**Problem to work on:**
Please retype each record exactly as it stands below.

Stored items from a collection:
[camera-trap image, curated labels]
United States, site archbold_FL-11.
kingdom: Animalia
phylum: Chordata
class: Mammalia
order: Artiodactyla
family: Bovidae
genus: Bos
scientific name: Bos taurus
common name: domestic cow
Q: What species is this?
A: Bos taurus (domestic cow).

**Answer:**
[camera-trap image, curated labels]
United States, site archbold_FL-11.
kingdom: Animalia
phylum: Chordata
class: Mammalia
order: Artiodactyla
family: Bovidae
genus: Bos
scientific name: Bos taurus
common name: domestic cow
Q: What species is this?
A: Bos taurus (domestic cow).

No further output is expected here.